Predictive analytic tools are also used to predict outright fraud. For example, at health insurer Highmark Inc. in Pittsburgh, such systems are set to anticipate and block fraudulent claims.
The adoption of predictive analytics systems is on an upswing, driven by technology advances and the potential for large bottom-line benefits. The number of preconfigured and proven models available for specific industries and applications is increasing, while the model-creation process is more automated than it once was. That means analysts can build models fasterand refresh them more frequently in response to changing business needs.
Successful models can pay off big. At LoanPerformance, a model that predicts which accounts that are 90 days in arrears will default saved one client $2 million in six months. The total cost of deployment was $400,000. Those types of returns are one reason why IDC research shows the sale of predictive analytics tools growing to $3 billion by 2008, which would be a nearly 40% increase from 2004. Such tools make up 25% of the business intelligence market.
As the volumes of business data have increased, the desire to extract value from that information has intensified. Fortunately, predictive analytics tools have become easier to use, says Harmon, allowing more streamlined model-building workflows and enabling analysts steeped in business issues to do more without the involvement of statisticians. "This is where the future lies," he says. "The tools are being automated."
The biggest benefits, however, are coming on two fronts: the inclusion of unstructured data into the predictive modeling process to improve accuracy and a push to execute predictive analytics and present results in real time.

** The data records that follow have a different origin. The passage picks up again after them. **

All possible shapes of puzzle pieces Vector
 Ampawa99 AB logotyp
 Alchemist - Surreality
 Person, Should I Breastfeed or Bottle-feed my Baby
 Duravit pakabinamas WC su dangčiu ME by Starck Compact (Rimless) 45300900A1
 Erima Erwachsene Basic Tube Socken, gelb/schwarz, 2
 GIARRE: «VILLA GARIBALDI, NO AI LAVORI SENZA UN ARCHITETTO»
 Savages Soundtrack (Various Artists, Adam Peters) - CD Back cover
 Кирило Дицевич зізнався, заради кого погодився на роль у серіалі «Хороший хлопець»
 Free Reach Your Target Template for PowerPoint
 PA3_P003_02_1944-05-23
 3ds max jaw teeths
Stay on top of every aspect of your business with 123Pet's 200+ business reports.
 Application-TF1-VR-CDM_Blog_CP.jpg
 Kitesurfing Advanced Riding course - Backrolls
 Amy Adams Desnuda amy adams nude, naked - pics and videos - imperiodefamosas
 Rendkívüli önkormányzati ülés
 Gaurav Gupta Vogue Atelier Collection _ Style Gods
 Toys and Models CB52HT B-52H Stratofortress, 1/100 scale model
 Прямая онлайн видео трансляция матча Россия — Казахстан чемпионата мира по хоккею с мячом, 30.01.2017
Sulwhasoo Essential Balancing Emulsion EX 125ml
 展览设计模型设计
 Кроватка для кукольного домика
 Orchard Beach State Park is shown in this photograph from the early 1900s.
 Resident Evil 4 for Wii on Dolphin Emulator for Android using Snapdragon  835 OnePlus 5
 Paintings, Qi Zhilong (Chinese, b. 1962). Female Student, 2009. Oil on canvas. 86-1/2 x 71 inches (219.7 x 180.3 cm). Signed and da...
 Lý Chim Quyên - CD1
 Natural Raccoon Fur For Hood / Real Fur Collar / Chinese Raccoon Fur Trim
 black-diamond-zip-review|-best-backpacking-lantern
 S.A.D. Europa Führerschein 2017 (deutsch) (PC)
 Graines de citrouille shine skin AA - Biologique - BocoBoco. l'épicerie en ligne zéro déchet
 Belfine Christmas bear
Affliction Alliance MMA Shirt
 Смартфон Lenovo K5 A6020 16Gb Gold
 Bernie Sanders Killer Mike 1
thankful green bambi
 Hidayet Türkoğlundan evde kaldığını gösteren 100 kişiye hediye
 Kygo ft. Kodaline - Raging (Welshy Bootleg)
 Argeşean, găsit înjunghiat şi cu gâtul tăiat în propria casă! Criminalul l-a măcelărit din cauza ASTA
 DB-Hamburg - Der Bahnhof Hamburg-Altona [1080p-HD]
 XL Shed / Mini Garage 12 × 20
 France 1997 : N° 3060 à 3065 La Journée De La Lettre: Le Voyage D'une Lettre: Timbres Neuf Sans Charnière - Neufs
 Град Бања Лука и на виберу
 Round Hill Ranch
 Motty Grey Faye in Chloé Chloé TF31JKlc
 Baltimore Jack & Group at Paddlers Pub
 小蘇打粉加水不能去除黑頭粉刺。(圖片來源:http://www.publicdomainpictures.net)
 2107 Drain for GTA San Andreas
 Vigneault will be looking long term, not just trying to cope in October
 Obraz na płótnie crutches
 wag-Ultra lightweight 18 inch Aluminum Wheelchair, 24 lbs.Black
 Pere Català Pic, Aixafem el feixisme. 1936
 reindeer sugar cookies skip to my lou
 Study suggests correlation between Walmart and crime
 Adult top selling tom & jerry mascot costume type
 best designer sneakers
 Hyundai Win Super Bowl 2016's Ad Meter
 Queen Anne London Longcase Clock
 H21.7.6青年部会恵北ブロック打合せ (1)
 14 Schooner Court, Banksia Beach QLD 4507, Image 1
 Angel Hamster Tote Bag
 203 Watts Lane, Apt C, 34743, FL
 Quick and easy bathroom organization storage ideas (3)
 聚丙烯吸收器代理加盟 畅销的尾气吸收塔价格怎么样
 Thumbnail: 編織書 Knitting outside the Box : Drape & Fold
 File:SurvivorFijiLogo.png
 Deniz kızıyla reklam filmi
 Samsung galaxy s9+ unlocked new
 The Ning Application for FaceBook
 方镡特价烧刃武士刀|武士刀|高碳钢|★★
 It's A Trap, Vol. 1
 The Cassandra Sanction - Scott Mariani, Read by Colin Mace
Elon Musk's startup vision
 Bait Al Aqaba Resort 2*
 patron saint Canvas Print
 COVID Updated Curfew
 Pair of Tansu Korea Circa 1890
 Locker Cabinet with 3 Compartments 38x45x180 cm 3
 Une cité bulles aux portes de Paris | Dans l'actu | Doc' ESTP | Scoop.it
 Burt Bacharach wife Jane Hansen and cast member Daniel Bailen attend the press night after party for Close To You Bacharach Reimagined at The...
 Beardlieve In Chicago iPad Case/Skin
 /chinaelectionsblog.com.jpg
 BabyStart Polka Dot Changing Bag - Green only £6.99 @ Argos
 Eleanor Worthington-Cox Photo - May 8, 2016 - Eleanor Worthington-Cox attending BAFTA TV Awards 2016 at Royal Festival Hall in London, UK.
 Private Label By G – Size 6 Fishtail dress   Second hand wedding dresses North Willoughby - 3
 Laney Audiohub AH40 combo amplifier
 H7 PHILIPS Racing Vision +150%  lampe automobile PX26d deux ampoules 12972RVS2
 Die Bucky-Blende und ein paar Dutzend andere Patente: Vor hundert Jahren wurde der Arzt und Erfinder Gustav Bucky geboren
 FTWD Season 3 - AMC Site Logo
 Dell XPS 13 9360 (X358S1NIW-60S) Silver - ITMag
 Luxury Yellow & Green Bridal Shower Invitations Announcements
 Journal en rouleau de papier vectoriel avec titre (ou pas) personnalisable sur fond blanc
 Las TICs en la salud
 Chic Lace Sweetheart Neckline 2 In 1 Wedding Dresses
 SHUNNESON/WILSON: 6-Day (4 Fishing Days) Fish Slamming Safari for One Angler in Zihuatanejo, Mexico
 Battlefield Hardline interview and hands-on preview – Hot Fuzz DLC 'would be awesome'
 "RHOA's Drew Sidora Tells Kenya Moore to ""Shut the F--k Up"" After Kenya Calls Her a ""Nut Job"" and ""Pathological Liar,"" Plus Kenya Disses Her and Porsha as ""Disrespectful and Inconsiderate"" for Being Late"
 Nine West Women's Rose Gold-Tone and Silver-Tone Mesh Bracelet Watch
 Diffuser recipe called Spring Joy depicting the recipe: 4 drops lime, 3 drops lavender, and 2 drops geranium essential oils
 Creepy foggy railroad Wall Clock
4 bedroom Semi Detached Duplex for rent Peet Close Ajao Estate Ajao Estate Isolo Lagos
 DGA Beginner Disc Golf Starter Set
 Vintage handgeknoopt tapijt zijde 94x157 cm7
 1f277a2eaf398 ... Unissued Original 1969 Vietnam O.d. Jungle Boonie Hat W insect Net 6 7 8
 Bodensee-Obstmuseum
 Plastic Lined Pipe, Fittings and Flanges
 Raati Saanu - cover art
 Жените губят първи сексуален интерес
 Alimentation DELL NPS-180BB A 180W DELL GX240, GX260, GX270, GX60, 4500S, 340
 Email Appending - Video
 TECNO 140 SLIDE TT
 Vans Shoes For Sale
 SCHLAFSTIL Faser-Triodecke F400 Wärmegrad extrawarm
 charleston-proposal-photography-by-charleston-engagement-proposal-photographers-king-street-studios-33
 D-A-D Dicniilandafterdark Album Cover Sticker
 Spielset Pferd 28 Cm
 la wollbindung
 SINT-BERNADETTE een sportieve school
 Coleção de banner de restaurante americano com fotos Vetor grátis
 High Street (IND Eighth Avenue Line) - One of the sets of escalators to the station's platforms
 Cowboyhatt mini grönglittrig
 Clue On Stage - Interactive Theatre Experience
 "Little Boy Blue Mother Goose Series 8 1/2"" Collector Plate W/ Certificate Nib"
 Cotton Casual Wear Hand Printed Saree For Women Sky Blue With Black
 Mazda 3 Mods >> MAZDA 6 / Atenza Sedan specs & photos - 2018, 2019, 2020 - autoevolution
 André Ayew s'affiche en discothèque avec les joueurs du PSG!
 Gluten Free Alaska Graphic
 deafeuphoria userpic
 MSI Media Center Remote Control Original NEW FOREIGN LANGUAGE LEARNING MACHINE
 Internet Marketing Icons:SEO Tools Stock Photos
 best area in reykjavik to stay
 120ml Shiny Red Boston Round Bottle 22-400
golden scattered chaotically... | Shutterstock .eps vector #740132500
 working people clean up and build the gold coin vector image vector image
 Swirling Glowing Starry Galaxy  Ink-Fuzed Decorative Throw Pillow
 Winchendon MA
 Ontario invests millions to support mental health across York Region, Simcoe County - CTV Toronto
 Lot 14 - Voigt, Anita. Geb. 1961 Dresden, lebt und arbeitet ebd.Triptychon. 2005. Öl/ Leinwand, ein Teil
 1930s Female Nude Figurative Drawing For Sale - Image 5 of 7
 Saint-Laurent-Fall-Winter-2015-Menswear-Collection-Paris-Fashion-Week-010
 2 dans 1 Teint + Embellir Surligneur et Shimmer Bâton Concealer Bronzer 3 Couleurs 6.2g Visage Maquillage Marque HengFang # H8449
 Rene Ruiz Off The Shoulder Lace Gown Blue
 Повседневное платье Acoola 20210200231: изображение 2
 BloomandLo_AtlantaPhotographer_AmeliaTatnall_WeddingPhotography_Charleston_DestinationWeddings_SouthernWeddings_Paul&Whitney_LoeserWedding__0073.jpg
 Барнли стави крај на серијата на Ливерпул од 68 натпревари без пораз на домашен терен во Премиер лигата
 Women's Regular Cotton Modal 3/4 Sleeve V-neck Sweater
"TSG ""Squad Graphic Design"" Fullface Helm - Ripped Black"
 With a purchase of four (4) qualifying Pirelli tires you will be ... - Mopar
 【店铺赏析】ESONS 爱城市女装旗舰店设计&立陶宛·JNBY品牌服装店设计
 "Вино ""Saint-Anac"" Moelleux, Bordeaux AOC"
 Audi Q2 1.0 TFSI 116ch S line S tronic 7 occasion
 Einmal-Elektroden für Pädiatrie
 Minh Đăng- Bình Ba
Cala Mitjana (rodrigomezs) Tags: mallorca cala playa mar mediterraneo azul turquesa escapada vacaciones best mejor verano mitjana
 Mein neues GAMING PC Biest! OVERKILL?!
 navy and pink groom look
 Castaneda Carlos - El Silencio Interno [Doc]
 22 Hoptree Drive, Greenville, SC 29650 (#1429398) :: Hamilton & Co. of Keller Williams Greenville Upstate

Predictive analytics involve several steps, ranging from identifying and preparing target data to developing a statistical model, testing it on a sample for accuracy and then running it against the full data set. Results are sent to front-office systems, where business logic is used to, for example, cross-sell a customer a different product or flag an insurance claim as potentially fraudulent. While most organizations customize predictive models to their customer bases and business challenges, many processes for finding models have been automated.